Politiche sociali

Dieci proposte per affrontare l’emergenza abitativa

Novantatré famiglie in difficoltà e più di 700 richieste per gli alloggi pubblici

Dieci proposte per affrontare l’emergenza abitativa

La questione abitativa torna al centro del dibattito ad Asti. In una nota diffusa mercoledì 5 agosto 2026, Ambiente Asti definisce la casa una delle principali sfide per il futuro della città e propone una nuova strategia pubblica dell’abitare. Il tema riguarda un territorio di circa 75.000 abitanti, segnato dall’invecchiamento della popolazione, dall’aumento delle persone sole e dalla crescita delle fragilità economiche.

Secondo la forza politica, la difficoltà di trovare un alloggio non interessa soltanto le persone in condizioni di povertà estrema. A essere coinvolti sono anche giovani in cerca di autonomia, lavoratori con redditi insufficienti, famiglie monoreddito e anziani soli, spesso esclusi dal mercato privato degli affitti a causa della distanza tra i canoni e la capacità economica disponibile.

I numeri dell’emergenza

I dati citati da Ambiente Asti indicano che nel 2024 sono stati 93 i nuclei familiari coinvolti nelle procedure di emergenza abitativa. Si tratta di persone e famiglie alle prese con la perdita dell’alloggio, sfratti o condizioni abitative non adeguate. A questi casi si aggiungono alcune decine di nuclei ancora in emergenza. Sono inoltre oltre 700 le domande di edilizia residenziale pubblica presentate da famiglie in attesa di una soluzione.

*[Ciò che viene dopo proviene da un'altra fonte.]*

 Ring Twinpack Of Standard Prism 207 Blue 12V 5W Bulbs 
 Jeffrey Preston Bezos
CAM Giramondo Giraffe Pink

Per Ambiente Asti, questi numeri mostrano la necessità di superare una gestione limitata alle situazioni più urgenti. Il documento chiede una politica strutturale, capace di prevenire gli sfratti, recuperare gli appartamenti inutilizzati e accompagnare le persone verso soluzioni adeguate, con interventi sociali coordinati.

Il piano in dieci punti

Tra le proposte figura un piano straordinario per il recupero degli alloggi ERP, attraverso manutenzioni programmate e tempi certi per le assegnazioni. La formazione politica chiede anche una gestione più efficace e trasparente delle domande e del patrimonio pubblico, oltre al rafforzamento degli strumenti per prevenire gli sfratti prima che la situazione arrivi alla perdita dell’abitazione.

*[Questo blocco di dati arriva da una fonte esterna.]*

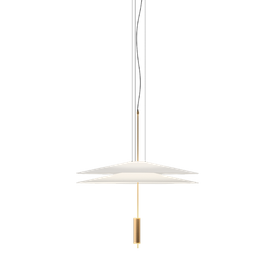 Lampa wisząca FLAMINGO 1510 VIBIA złota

Un altro punto riguarda i cambi alloggio accompagnati, su base volontaria e quando possibile, per utilizzare meglio gli spazi disponibili: gli appartamenti più grandi potrebbero essere destinati alle famiglie che ne hanno maggiore necessità, mentre persone sole, anziani e nuclei fragili potrebbero essere orientati verso abitazioni più adeguate. Il documento propone inoltre verifiche periodiche sui requisiti di permanenza ERP, con attenzione alle situazioni di vulnerabilità e a percorsi sociali per i casi che nel tempo cambiano.

Ambiente Asti indica poi il recupero degli immobili abbandonati, pubblici e privati, come alternativa al nuovo consumo di suolo. Tra le misure figurano anche l’housing sociale per giovani, lavoratori con redditi bassi e famiglie monoreddito, il potenziamento dei dormitori cittadini e la realizzazione di un nuovo dormitorio femminile per donne in condizioni di vulnerabilità.

Completano il documento l’accompagnamento sociale all’abitare, con percorsi di inclusione, mediazione condominiale e sostegno alle fragilità, e la rigenerazione dei quartieri. L’obiettivo indicato è migliorare la qualità della vita attraverso più verde, servizi, illuminazione, spazi di comunità ed efficientamento energetico.